The media is playing out this story as a racial issue, because a Caucasian-North American man was killed by a First Nations person. What the media has failed to realize is that if the Sask-Tel employee had been of any other ethnic group, even First Nations, he would still be dead. Had I been there at the time instead of him, I would be dead. So race had nothing to do with why he died.
In the same incident that this man died, two young First Nations men died. You may not have heard about them, but here in our community we mourn their loss. You see, unlike the Sask-Tel employee, who had children and in his children lives on and has immortality, these two young men live on now only in our hearts and in our memories. When we die, they will die with us.
Our community is rebuilding itself after these tragedies. That rebuilding is made so much harder by the media trying to portray these incidents as something more than what they are.
These deaths were caused by very troubled people, whose troubles were further complicated by the use of drugs and alcohol. Their actions can never be undone, but is it fair or just to take our pain and to fear the people who are related to them or to anyone else born First Nations.
The media in the portrayal of these tragedies have clearly stated they feel a Caucasian-North American person's life is more important than First Nations or African-North American, or Asian-North American or every other ethnic-North American person's life. With their words they have incited fear in their hearts of our service providers to our First Nations communities. Where it would be prudent to make changes to policy for the protection of employees, these changes should be effective to all locations not just First Nations lands.
As a First Nations woman, I understand the fear that the media is inciting in the Caucasian-North American community. I have experienced this fear every time I have had to walk in any one of the many mainstream society's communities. All of us non-Caucasian-North Americans have.
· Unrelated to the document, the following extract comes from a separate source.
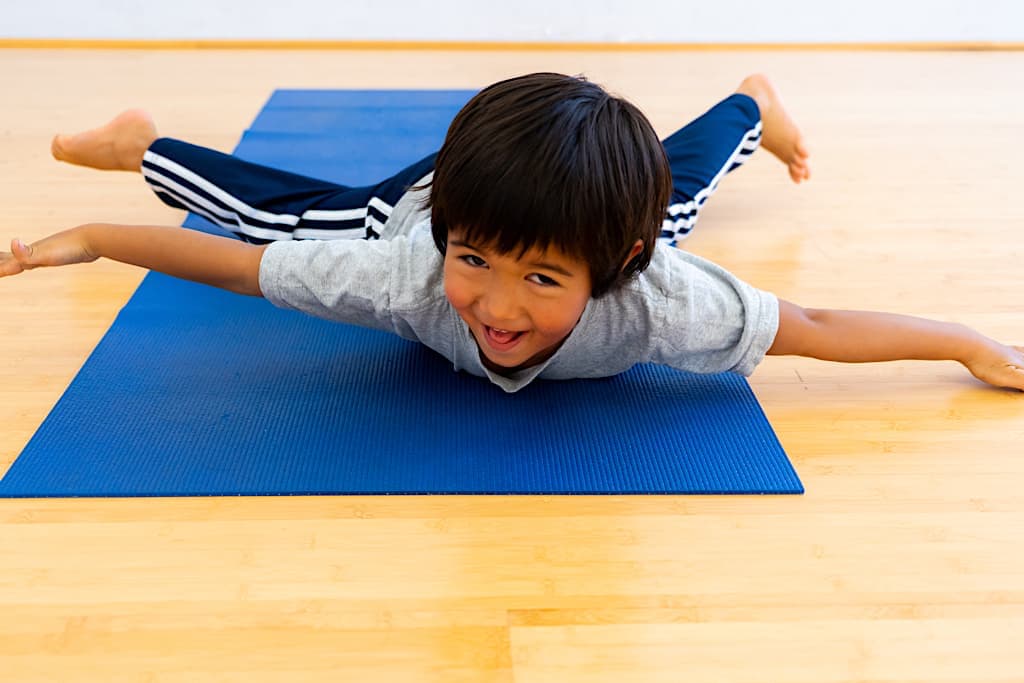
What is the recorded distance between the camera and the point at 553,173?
1.03 metres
For those of us who choose to live in mainstream society communities, we are forced to suppress or give up the morals, values, customs, heritage, and the intangible quality that makes us who and what we are as people, as humans, just so we can fit in. But we never truly do.
We who are different than mainstream society are often feared, hated, considered sub-humans and treated with less respect and courtesy than those who make up the mainstream society. These injustices, the cruelty, the hatred, the fear, the anger and the violence, be it passive or aggressive, we live with, we deal with day in and day out. Some of us make excuses for mainstream society's behavior. Some of us put it down to ignorance. Some of us just stop caring. And some of us resort to alcohol and drugs to end the pain that we experience as result of the actions of the forementioned.
When one of our people die as a result of some of those actions taken against us, rarely do we receive full justice in the court systems or anywhere near the same media coverage. As much as we have ranted or raved against this, it has yet to be corrected. Still we survive and in surviving those traumas, we have endured both in the past and present and in the future yet to come. We strengthen ourselves both as individuals and ethnic communities. What we endure is not in vain because that strength we gain over the years and generation will be the strength we need when it's time to make our stand that will see that we are treated as equal as we have alwas been.
I've written this letter in hopes that any and all who read it will receive the strength that they need to overcome their fears, their sense of loss, their uncertainty, their prejudice, their racism, their ignorance, and, most importantly, the anger and violence often used when these emotions overwhelm us.